The Big Hole Mountains are simply the northern part of the Snake River Range (see the Palisades Backcountry). The Big Holes are separated from the Snake River Range by Idaho Highway 31 which leads from Swan Valley, Idaho up Pine Creek Canyon and over Pine Creek Pass into the Teton Basin and the town of Victor, Idaho.

The western boundary of the Big Hole Mountains, and part of the roadless area boundary is the scenic, free-flowing Snake River in a basalt and limestone canyon downstream from Conant Valley.

This photo shows the limestone cliffs of the Big Hole Mountains rising above the South Fork of the Snake River along the western edge of the roadless area.

© Ralph Maughan
A stretch favored for fishing by Vice President Cheney
Don't you wish he'd give to conservation rather than just enjoy what the rest of us fought to conserve?

The Big Holes are about a thousand feet lower than the Snake River Range and not quite as spectacular. There are many trails, although upkeep on quite a few is spotty at best.

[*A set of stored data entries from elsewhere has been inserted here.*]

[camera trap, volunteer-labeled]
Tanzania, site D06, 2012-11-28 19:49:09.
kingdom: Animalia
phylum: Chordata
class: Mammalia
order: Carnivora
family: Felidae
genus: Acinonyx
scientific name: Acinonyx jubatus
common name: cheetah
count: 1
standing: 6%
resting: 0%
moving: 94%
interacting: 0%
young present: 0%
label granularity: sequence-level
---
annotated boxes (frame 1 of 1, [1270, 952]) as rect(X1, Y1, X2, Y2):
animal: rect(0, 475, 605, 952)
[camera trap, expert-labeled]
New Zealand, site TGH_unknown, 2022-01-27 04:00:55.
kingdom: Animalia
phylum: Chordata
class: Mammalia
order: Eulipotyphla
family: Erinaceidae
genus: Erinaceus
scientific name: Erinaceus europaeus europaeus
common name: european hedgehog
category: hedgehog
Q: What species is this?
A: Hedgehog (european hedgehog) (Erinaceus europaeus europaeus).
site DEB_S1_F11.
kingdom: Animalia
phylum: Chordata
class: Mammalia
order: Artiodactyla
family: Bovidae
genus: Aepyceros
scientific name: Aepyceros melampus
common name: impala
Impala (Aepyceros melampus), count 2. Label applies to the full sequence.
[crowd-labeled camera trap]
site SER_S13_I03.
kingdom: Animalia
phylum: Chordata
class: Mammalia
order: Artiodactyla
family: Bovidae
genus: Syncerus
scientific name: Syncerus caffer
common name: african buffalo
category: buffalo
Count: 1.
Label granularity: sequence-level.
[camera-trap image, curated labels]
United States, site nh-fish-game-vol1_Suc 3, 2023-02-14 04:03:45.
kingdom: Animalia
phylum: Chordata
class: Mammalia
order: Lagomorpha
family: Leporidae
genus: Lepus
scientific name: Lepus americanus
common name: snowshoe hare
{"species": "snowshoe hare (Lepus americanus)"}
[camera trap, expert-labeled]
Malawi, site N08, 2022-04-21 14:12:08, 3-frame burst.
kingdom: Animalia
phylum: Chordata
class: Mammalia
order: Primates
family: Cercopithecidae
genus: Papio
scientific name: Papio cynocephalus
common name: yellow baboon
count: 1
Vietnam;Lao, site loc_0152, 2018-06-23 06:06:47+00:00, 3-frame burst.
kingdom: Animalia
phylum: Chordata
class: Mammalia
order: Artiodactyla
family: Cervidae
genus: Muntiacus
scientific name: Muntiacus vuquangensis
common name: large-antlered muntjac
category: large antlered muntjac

There are opportunities for solitude, although increasing numbers of dirt bikes and ATVs roam and ravage the area, and the more gentle north slope of the area (which is no longer roadless) has lots of snowmobiles in the winter (but not in the portion photographed below). The photo shows some early spring slab avalanches on Black Mountain in the rugged southeastern corner of the area.

© Ralph Maughan

The area has mule deer, elk, moose, bighorn sheep, black bear and coyotes. The South Fork of the Snake River corridor with its large cottonwood forest is regarded is some of the best wildlife habitat in Idaho. There is a large concentration of bald and golden eagles along the river corridor and much other wildlife. Idaho conservationists, in the past, had to keep fighting off a proposal to dam this section to create the "Burns Creek" or Lynn Crandall" dam. Support for more damming the Snake River in the area seems to have died out. Most battles today are with subdividers. Fortunately the Nature Conservancy was able to protect some of the most vulnerable riparian bottomlands.

First light (5:00 am in late June) Garns Mountain roadless area
© Ralph Maughan

The Big Hole Mountains might eventually become an expansion area for the wolves and grizzly bear in the Greater Yellowstone area. Both are known to have passed through the area.